EXTRAIT CHOISI -
◇ ◇ ◇ ◇

Il est absolument crucial et vital pour notre survie de préserver la biodiversité, c’est-à-dire la diversité des formes de vie. Cette diversité est à la base du fonctionnement des écosystèmes qui nous font vivre. Pour autant, je prône en même temps une écologie centrée sur l’intérêt des individus, qui revient à défendre l’intérêt général. Encore faut-il savoir quels individus ont un intérêt à défendre. Or, les humains ne sont pas les seuls à en avoir. Les animaux non-humains en ont aussi.

Naturaliste-écologue de formation et profession, il s’avère que dans ce milieu, on se retrouve facilement moqué quand on devient végane et qu’on défend un agneau plutôt que la côtelette. Ces mêmes moqueries que le milieu naturaliste subit quand il défend sa petite mésange.
Il faut sortir au maximum de ces affects et se demander quels individus ont des intérêts. Si le naturaliste défend la mésange pour elle-même, alors il doit défendre aussi l’agneau. S’il défend seulement la mésange, c’est sans doute qu’il défend en réalité son intérêt personnel humain. À savoir un monde où chantent les mésanges, tout en savourant sa côtelette. »
Mr Mondialisation : Dans le livre, l’androsace tient un rôle symbolique dans notre rapport au vivant. Si elle peut disparaître, dans le sens où l’androsace en elle-même n’est pas nécessaire au maintien de la vie sur Terre, elle incarne les sacrifices que nous faisons subir à la nature. Ceux-là même qui, en cascade, nous mènent à une destruction globale des écosystèmes. Une forme de rappel de l’effet papillon ?

◇ ◇ ◇ ◇

Entrées tirées d'une collection

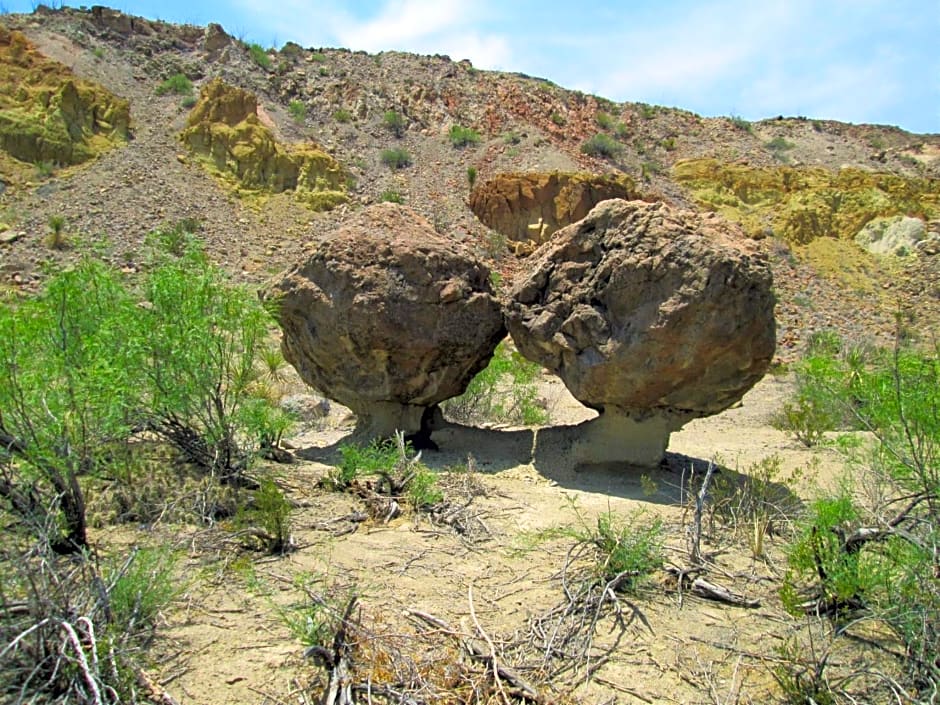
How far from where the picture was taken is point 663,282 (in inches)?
237

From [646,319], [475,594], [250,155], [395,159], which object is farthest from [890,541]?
[395,159]

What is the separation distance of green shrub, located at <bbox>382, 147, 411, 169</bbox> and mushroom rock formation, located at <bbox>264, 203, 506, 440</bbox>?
1673cm

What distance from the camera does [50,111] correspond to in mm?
19906

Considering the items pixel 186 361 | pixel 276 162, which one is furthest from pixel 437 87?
pixel 186 361

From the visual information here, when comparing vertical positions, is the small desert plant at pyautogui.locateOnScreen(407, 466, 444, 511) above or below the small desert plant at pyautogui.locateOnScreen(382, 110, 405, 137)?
below

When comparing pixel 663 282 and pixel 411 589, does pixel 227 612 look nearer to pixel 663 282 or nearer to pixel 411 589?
pixel 411 589

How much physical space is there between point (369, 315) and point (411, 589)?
3.32 meters

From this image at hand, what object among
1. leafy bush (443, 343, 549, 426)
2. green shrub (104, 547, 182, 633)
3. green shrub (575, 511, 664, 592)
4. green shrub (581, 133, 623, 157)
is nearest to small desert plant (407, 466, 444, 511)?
green shrub (575, 511, 664, 592)

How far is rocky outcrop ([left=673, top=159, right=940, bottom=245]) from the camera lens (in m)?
22.5

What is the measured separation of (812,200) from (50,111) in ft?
70.7

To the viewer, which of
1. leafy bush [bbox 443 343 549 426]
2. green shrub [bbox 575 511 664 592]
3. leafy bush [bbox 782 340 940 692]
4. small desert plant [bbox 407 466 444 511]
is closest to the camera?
leafy bush [bbox 782 340 940 692]

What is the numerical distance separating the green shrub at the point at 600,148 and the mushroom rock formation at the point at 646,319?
20.6 meters

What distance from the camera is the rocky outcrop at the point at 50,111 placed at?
62.7ft

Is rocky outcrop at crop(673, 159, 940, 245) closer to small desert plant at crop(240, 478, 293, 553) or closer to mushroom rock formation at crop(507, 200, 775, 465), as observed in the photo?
mushroom rock formation at crop(507, 200, 775, 465)
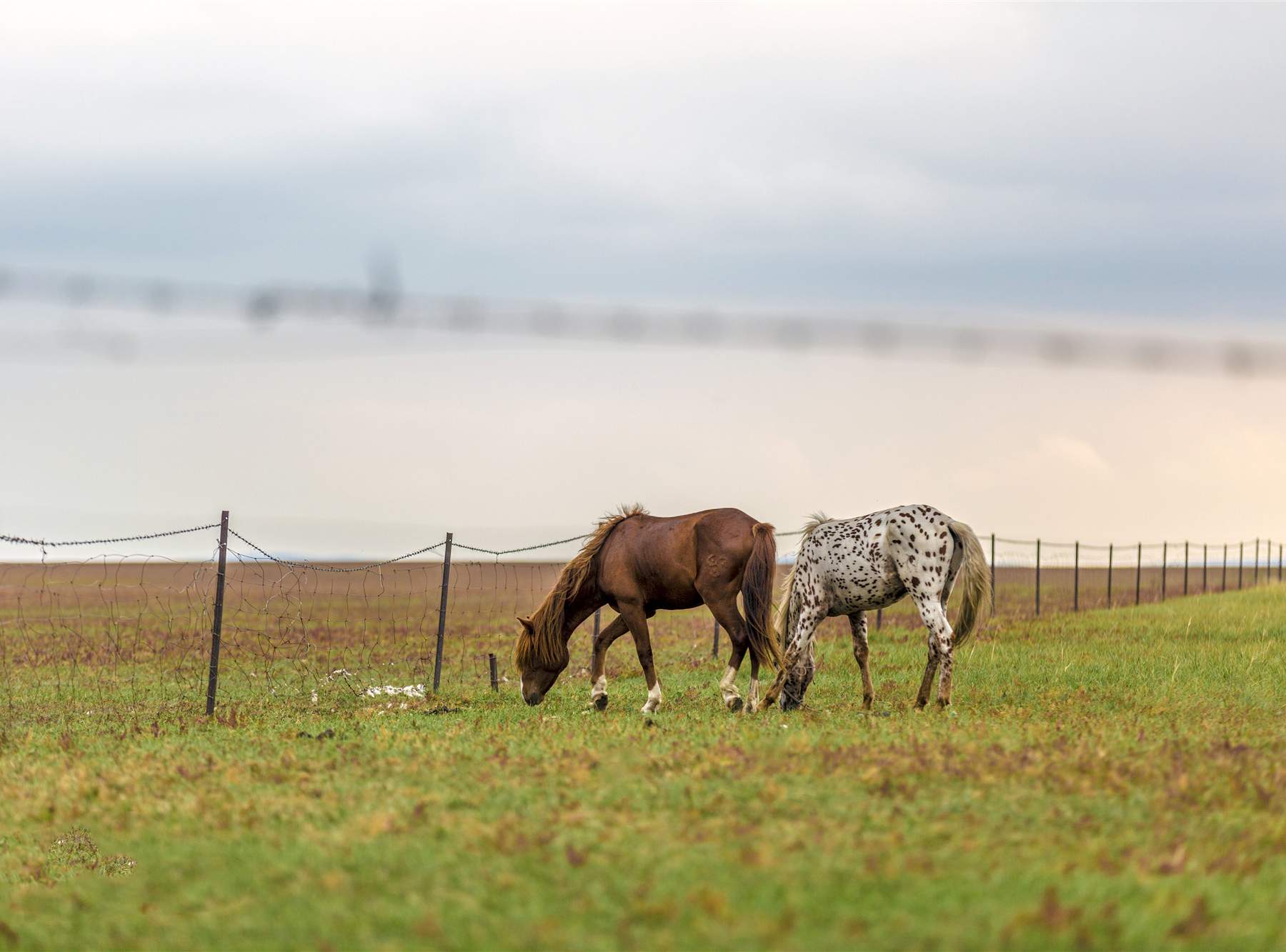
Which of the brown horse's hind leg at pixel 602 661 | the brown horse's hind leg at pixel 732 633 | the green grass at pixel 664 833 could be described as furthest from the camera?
the brown horse's hind leg at pixel 602 661

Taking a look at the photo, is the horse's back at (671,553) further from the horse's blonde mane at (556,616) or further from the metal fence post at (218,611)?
the metal fence post at (218,611)

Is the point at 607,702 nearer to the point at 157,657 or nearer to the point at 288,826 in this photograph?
the point at 288,826

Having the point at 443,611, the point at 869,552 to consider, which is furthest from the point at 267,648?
the point at 869,552

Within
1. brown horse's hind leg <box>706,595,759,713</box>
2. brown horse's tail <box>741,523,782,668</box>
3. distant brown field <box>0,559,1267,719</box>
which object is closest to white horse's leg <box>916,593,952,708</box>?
brown horse's tail <box>741,523,782,668</box>

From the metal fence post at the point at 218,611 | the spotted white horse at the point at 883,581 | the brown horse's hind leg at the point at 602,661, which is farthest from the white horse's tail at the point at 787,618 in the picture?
the metal fence post at the point at 218,611

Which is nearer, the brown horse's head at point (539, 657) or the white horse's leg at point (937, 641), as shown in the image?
the white horse's leg at point (937, 641)

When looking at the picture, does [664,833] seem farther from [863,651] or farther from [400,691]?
[400,691]

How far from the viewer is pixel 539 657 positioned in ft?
52.2

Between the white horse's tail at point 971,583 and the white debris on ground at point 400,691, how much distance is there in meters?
7.58

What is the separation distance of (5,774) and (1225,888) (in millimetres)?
10852

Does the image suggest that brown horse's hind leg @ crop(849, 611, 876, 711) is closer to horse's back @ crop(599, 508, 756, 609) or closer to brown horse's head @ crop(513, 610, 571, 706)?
horse's back @ crop(599, 508, 756, 609)

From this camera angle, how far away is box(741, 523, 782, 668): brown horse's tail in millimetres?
14281

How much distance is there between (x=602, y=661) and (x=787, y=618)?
2.46 m

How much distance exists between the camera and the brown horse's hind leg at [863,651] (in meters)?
14.4
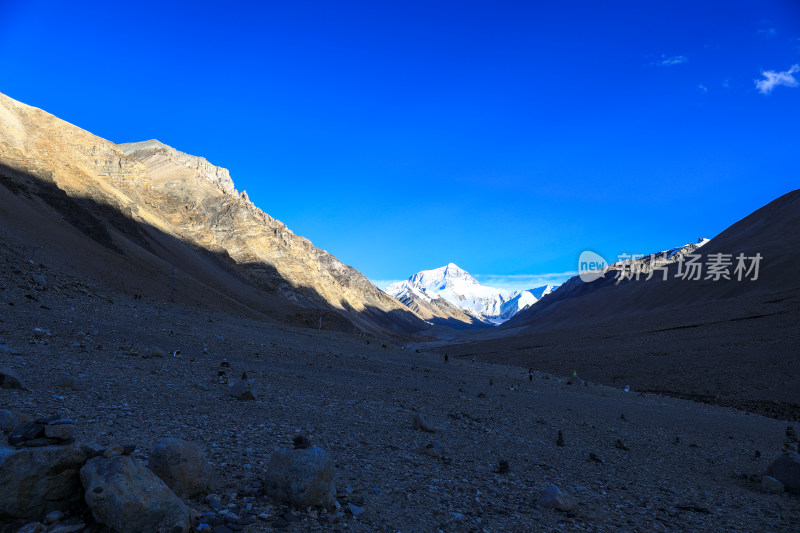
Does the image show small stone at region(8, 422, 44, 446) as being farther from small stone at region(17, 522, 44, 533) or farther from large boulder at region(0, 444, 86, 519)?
small stone at region(17, 522, 44, 533)

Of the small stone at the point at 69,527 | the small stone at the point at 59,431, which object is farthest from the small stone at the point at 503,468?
the small stone at the point at 59,431

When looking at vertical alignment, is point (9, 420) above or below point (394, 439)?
below

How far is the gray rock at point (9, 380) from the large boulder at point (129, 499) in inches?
181

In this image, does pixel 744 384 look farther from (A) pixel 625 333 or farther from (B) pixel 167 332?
(B) pixel 167 332

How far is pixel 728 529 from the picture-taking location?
5.93 m

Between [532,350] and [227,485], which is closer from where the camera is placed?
[227,485]

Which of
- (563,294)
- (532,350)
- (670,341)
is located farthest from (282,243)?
(563,294)

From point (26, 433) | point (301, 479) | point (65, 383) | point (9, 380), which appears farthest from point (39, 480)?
point (65, 383)

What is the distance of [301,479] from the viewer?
4555 mm

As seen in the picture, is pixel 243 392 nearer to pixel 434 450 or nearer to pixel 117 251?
pixel 434 450

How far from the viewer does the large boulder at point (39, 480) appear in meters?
3.40

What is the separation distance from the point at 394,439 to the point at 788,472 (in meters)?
6.93

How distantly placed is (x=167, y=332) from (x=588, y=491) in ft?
54.3

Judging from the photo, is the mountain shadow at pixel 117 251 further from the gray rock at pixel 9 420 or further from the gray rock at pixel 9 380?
the gray rock at pixel 9 420
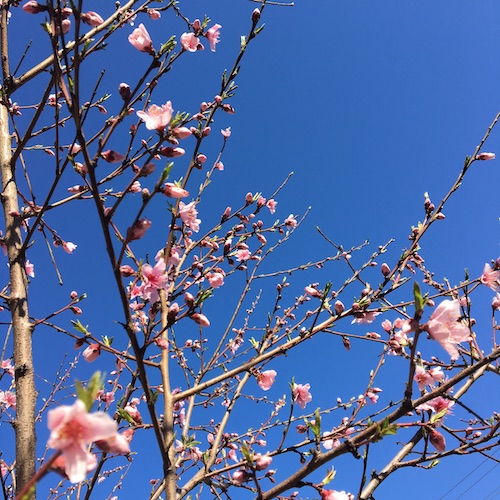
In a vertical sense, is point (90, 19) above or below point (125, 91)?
above

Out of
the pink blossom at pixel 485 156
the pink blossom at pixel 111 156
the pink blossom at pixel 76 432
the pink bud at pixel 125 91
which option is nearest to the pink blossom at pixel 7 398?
the pink blossom at pixel 111 156

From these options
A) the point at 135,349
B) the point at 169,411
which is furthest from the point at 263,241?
the point at 135,349

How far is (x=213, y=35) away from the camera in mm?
3076

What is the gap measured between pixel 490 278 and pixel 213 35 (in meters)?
2.73

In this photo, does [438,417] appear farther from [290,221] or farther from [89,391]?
[290,221]

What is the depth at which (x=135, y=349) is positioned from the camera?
63.0 inches

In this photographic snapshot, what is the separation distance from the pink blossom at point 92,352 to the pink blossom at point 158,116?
1.08 m

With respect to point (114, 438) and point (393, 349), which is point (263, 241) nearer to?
point (393, 349)

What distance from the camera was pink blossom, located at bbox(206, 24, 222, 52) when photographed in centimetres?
305

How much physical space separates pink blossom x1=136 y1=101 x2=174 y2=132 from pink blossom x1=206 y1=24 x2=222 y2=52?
1625 mm

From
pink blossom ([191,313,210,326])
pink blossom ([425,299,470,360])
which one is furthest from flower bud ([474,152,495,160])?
pink blossom ([191,313,210,326])

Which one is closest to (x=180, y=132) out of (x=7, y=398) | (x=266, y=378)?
(x=266, y=378)

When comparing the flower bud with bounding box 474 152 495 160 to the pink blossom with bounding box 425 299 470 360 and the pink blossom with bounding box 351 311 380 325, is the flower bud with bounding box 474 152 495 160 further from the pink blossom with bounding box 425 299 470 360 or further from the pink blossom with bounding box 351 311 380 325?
the pink blossom with bounding box 425 299 470 360

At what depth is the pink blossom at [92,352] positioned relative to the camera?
195 centimetres
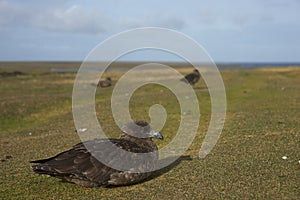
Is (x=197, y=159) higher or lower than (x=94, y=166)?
lower

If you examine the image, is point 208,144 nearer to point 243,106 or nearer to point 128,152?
point 128,152

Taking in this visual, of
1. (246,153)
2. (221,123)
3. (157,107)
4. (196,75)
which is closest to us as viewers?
(246,153)

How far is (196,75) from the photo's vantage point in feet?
121

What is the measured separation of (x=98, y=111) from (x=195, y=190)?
16.0 metres

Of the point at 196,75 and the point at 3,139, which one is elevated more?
the point at 196,75

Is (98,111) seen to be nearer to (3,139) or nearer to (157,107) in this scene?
(157,107)

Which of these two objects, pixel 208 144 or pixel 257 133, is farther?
pixel 257 133

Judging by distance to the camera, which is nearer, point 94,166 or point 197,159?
point 94,166

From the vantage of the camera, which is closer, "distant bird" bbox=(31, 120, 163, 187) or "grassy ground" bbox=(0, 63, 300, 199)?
"grassy ground" bbox=(0, 63, 300, 199)

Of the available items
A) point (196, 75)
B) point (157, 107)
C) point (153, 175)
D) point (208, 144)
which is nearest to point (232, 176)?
point (153, 175)

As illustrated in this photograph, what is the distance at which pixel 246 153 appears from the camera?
1269cm

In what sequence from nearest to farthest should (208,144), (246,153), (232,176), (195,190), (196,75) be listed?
(195,190) → (232,176) → (246,153) → (208,144) → (196,75)

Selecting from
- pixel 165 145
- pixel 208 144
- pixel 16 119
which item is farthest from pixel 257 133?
pixel 16 119

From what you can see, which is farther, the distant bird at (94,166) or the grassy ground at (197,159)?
the distant bird at (94,166)
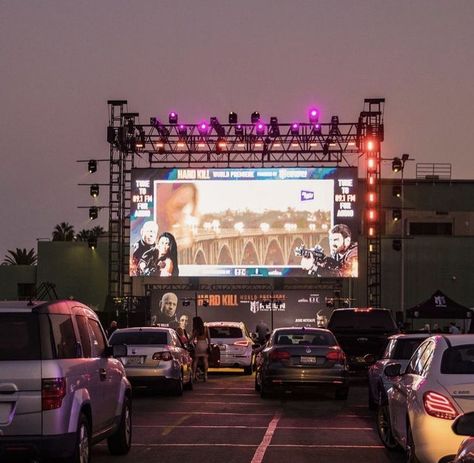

◇ ◇ ◇ ◇

LE PROBLÈME - Recopiez le passage de l'extrait sur la biodiversité qui commence par « Il faut sortir » et se poursuit jusqu'à « l’effet papillon ? ».

RÉPONSE À L'EXERCICE -
Il faut sortir au maximum de ces affects et se demander quels individus ont des intérêts. Si le naturaliste défend la mésange pour elle-même, alors il doit défendre aussi l’agneau. S’il défend seulement la mésange, c’est sans doute qu’il défend en réalité son intérêt personnel humain. À savoir un monde où chantent les mésanges, tout en savourant sa côtelette. »
Mr Mondialisation : Dans le livre, l’androsace tient un rôle symbolique dans notre rapport au vivant. Si elle peut disparaître, dans le sens où l’androsace en elle-même n’est pas nécessaire au maintien de la vie sur Terre, elle incarne les sacrifices que nous faisons subir à la nature. Ceux-là même qui, en cascade, nous mènent à une destruction globale des écosystèmes. Une forme de rappel de l’effet papillon ?